----- Metin bölümü
Dünya uygarlık ve medeniyetlerin yolculuklarının her zaman kendilerine göre zihinsel bir inşası, fikirsel bir rotası vardır. Bu inşa ve rota devletin köklerini, sürekliliğini ve geleceğini kurmasında hayati öneme sahip... Çünkü devletler bu politikalarla var olabilecekleri ya da tekâmül sürecine girebilecekleri bir alan tesis ederler kendilerine.
Baktığımızda her milletin (burada millet kavramını söz birliği yani inanç bağlamında kullanıyorum) kendine has usulleri olduğunu görüyoruz. Elbette İslam milletinin de kimi hususlara mesnet ederek var olma biçimi oldukça kendine hastır.
Bunun ilk örneğini Peygamber Efendimiz’in (sav) müşriklere olan yaklaşımında ve davet usulünde görürüz. Kendisi (sav) Taif’te yaşadığı tahkiri ‘Uhud’dan sonra yaşadığım en kötü gün’ olarak anlatır. Fakat usulünden gene de taviz vermeyecektir:
“-Ey Muhammed! Kavminin sana ne dediğini Cenab-ı Hak işitti. Ben Dağlar Meleği’yim. Ne emredersen yapmam için Allah Teâlâ beni sana gönderdi. Ne yapmamı istiyorsun? Eğer dilersen şu iki dağı onların başına geçireyim, dedi. O zaman:
-Hayır, ben Cenab-ı Hakk’ın onların soylarından sadece Allah’a ibadet edecek ve O’na hiçbir şeyi ortak koşmayacak kimseler çıkarmasını dilerim, dedim.” (Buhârî, Bed’ü’l-halk 7; Müslim, Cihâd 111)
İşte İslam inancı ve İslam fetihlerinin özünü tam bu minvalde bir düşünce örüntüsü oluşturmaktadır: İslam dini yakan, yıkan, yok eden, dışlayan, tecrit eden bir politikayla değil, kendine katan, içeren, bünyesine dahil eden, bütüncül bir biçimle kendine kazandırarak onu benimseyen bir politikayla yayılmayı, büyümeyi hedefler. Bu açından ‘Anadolu Mayası’ da dışlayıcı Bizans Ortodoksisinin anti tezi olarak zuhur bulur.
----------
**Görev ayrıntıları:**
İslam'ın dışlamadan, kendine katarak yayılma anlayışını anlatan yazıyı son cümlesinden itibaren sürdürün. Aşağıdaki malzemenin bu metinle hiçbir ilgisi yoktur.
----- Seçilmiş malzeme
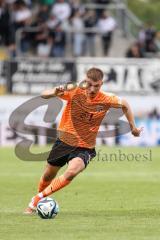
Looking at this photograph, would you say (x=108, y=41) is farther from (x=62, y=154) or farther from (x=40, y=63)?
(x=62, y=154)

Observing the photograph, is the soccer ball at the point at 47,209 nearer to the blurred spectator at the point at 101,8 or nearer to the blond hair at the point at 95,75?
the blond hair at the point at 95,75

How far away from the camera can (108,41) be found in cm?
3194

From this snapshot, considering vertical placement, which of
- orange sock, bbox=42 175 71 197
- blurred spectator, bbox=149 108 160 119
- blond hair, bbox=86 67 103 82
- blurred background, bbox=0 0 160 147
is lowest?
blurred spectator, bbox=149 108 160 119

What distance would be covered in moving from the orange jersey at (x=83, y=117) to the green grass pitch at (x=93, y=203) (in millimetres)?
1113

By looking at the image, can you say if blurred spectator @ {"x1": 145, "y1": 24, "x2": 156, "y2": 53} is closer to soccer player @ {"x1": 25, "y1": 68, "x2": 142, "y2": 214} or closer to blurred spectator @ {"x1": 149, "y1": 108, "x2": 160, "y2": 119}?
blurred spectator @ {"x1": 149, "y1": 108, "x2": 160, "y2": 119}

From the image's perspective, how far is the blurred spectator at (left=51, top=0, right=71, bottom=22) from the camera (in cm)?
3108

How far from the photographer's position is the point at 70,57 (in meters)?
30.9

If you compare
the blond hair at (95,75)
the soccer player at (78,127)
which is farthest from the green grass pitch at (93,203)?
the blond hair at (95,75)

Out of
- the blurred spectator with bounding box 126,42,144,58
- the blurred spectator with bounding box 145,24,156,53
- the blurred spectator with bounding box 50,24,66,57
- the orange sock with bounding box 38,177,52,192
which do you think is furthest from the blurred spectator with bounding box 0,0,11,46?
the orange sock with bounding box 38,177,52,192

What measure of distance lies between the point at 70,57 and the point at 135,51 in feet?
8.43

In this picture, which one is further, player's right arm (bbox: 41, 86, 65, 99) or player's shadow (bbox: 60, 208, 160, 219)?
player's shadow (bbox: 60, 208, 160, 219)

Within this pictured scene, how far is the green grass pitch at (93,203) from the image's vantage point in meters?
9.85

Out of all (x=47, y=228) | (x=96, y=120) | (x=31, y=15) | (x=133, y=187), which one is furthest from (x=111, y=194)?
(x=31, y=15)

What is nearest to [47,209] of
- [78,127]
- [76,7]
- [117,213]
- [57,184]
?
[57,184]
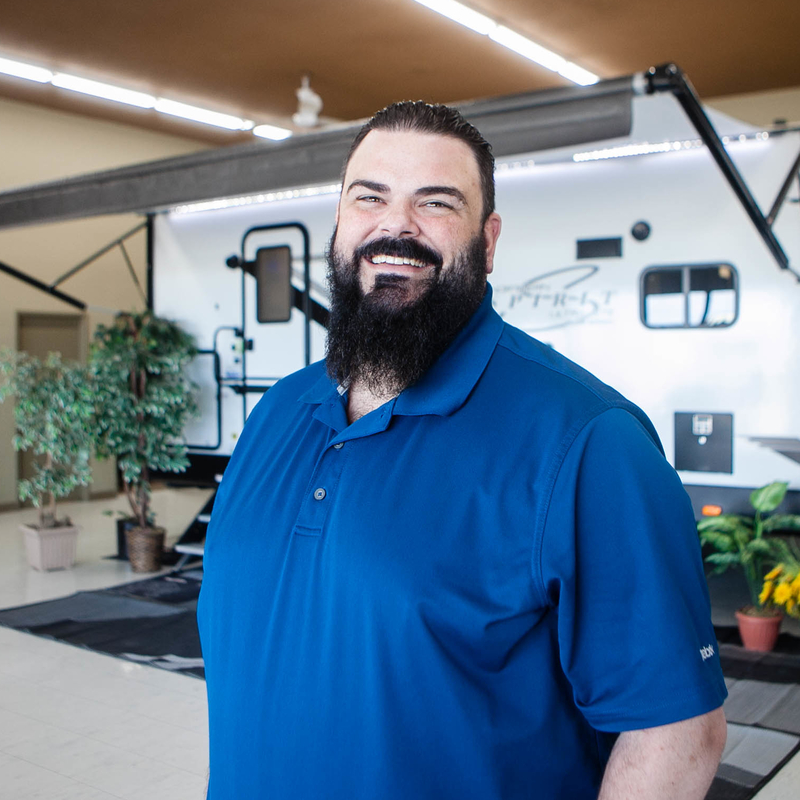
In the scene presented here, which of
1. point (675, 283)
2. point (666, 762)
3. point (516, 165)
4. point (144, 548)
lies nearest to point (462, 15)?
point (516, 165)

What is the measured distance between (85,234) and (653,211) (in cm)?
706

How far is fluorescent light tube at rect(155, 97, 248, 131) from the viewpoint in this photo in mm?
9062

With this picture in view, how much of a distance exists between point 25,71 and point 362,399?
309 inches

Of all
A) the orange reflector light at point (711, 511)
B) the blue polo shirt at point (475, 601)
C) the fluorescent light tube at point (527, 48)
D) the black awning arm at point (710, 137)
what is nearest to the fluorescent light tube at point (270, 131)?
the fluorescent light tube at point (527, 48)

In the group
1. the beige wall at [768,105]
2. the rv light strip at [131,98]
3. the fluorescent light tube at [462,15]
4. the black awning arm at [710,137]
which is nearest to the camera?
the black awning arm at [710,137]

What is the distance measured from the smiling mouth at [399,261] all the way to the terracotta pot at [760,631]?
3802mm

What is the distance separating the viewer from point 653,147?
4.57 meters

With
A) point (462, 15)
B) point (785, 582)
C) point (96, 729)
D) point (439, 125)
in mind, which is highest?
point (462, 15)

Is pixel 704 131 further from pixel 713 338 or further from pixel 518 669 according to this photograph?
pixel 518 669

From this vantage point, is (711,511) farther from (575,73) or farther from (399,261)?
(575,73)

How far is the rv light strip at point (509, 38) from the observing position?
6.41 meters

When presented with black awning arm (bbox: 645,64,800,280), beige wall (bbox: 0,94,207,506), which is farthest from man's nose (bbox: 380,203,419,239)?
beige wall (bbox: 0,94,207,506)

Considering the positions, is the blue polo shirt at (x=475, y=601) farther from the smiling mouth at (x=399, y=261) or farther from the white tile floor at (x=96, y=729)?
the white tile floor at (x=96, y=729)

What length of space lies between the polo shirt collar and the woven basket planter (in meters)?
5.34
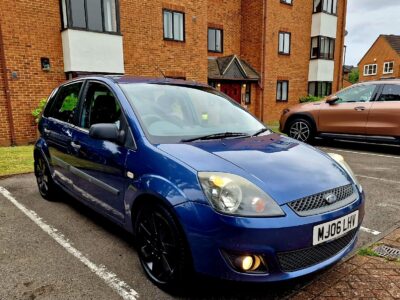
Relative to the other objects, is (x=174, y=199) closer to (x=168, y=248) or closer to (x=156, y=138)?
(x=168, y=248)

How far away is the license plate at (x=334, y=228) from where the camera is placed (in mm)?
2116

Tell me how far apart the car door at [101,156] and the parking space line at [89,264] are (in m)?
0.46

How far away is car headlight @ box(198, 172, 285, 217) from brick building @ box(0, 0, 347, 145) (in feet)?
12.2

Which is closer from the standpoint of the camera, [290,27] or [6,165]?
[6,165]

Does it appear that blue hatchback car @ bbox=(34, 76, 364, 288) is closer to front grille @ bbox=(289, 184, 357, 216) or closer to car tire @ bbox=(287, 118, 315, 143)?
front grille @ bbox=(289, 184, 357, 216)

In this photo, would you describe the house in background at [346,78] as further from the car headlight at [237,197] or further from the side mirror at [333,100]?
the car headlight at [237,197]

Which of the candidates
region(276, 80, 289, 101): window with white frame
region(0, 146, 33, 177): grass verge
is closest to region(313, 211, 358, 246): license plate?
region(0, 146, 33, 177): grass verge

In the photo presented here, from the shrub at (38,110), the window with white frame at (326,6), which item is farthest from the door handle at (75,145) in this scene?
the window with white frame at (326,6)

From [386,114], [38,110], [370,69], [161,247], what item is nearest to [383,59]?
[370,69]

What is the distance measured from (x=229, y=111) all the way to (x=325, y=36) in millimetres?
19216

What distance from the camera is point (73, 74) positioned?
10906 millimetres

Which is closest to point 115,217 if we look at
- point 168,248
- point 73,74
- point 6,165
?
point 168,248

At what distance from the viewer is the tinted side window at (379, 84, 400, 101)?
7641 mm

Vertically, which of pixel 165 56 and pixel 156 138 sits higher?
pixel 165 56
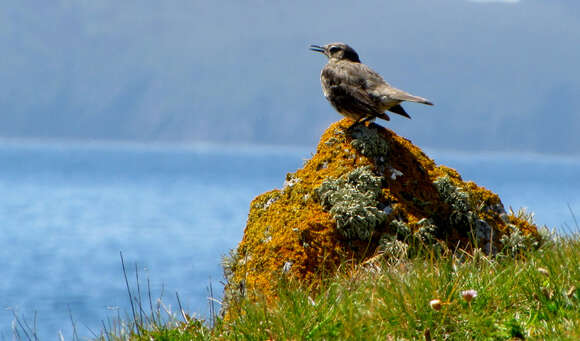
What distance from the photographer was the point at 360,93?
9.10 m

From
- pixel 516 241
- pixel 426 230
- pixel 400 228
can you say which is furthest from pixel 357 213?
pixel 516 241

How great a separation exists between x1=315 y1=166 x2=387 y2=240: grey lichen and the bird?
813mm

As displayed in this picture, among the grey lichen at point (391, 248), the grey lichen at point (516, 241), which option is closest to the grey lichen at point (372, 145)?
the grey lichen at point (391, 248)

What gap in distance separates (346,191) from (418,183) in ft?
3.67

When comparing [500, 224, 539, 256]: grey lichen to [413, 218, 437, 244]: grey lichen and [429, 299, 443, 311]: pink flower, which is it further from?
[429, 299, 443, 311]: pink flower

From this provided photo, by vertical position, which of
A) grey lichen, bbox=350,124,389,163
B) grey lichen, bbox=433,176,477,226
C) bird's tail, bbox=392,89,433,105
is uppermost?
bird's tail, bbox=392,89,433,105

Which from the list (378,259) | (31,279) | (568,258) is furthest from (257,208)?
(31,279)

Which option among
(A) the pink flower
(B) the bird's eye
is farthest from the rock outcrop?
(A) the pink flower

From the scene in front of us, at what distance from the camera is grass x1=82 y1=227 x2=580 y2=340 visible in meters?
5.51

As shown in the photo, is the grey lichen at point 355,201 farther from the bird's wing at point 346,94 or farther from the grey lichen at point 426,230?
the bird's wing at point 346,94

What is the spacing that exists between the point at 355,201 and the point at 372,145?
892 millimetres

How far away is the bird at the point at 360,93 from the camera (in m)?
8.96

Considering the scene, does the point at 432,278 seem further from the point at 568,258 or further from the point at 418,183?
the point at 418,183

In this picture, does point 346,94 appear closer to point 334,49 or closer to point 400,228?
point 334,49
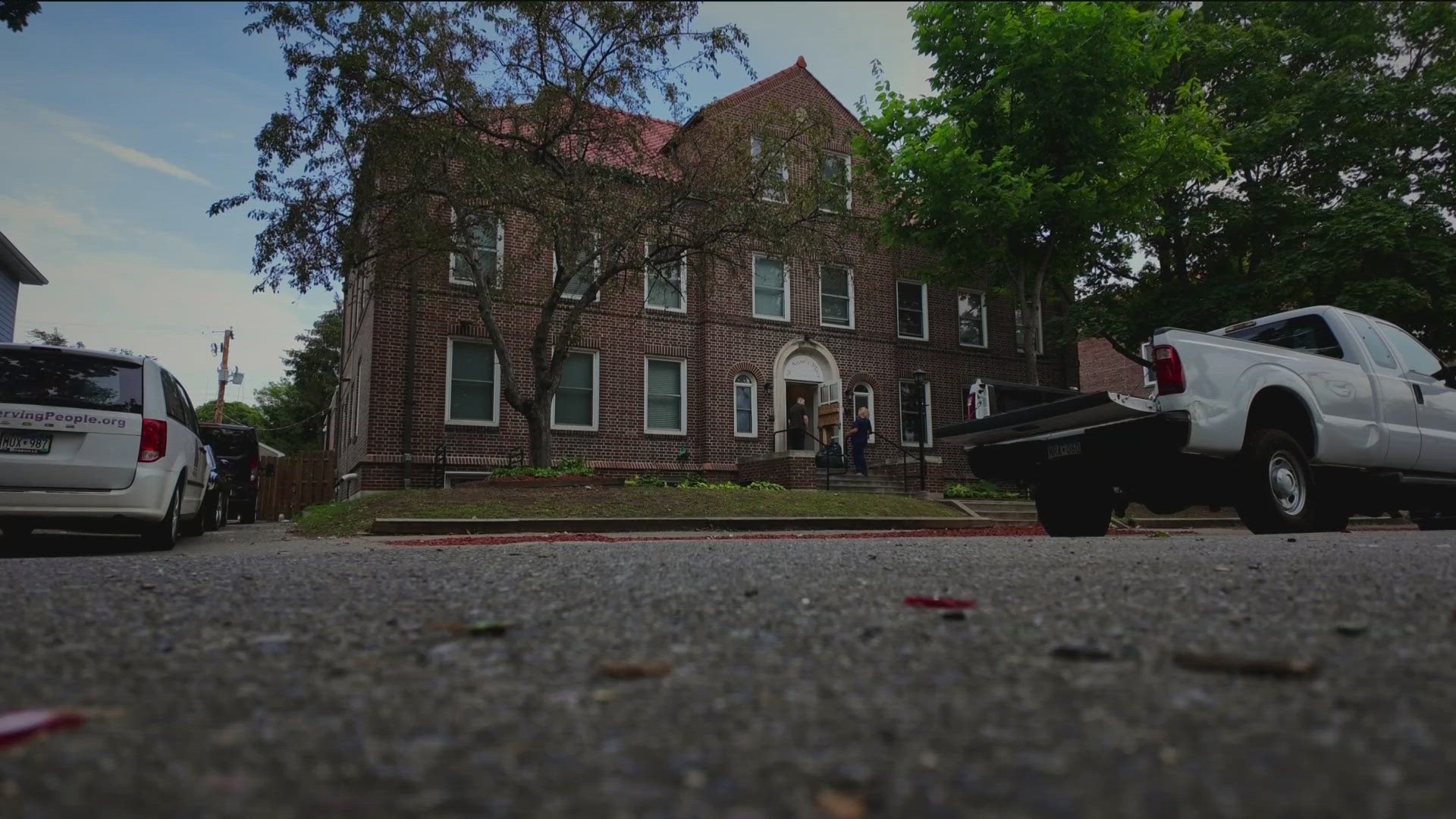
----------
**Cevap alanı:**
Elbette –bilhassa erken dönem- Osmanlı fetihleri de bu minvalde, bu gayede bir yayılma politikası izlemiştir. Bunun Osmanlı medeniyetindeki ilk önemli örneklerinden biri ise Köse Mihal’dir. Köse Mihal bir tekfurdur (vali), Osman Gazi’ye destek olmuştur. Zira Bitinya bölgesi, İznik Krallığı’nın Bizans’ı yeniden ayağa kaldırmak adına başvurduğu ‘bütünleştirici’ usulün hatıralarıyla doludur. Osmanlı hurucu ile birlikte; Arsenios’un muhalefetini destekleyen keşişler ve akritai arasında ciddi ihtida akınları görülecektir. Osman Gazi de elbette bu yarılmadan faydalanır.
*
Ahmet Hamdi Tanpınar, Orhan Gazi çehresinde Yunus Divanı'ndan aksetmiş çizgiler ve fetihlerinde de Yûnus'un başlattığı ruh kasırgasını gördüğünü söyler. 14.yy’ın en önemli figürlerinden Aşık Paşa’nın Garibnamesi de neredeyse Yunus Divanına bir şerh mesabesindedir. Dolayısıyla Yûnus’u 13 ve 14. yy bağlamından, tekâmülünden, fetihlerinden ve alışkanlıklarından kopararak okuyamayız.
Peygamber Efendimiz’in (sav) Taif’te örneklediği usulde “sözü Hadis ve Kur’an, avazı Halık’a ait” Yunus’un habersiz olduğunu söyleyemeyiz. Zaten ‘velayet’ dediğimizde, veli dediğimizde, İslam Peygamberi’nin yaşayışı ve örnekliği vazgeçilmezdir. Yûnus’un Yûnus bilmeyenler tarafından ‘dünya insanı/hümanist/yoldaş' ilan edilmesine neden olan “72 millet” ifadesi de aslında Hadis örnekliği ile sabit fetih usulü bağlamındadır.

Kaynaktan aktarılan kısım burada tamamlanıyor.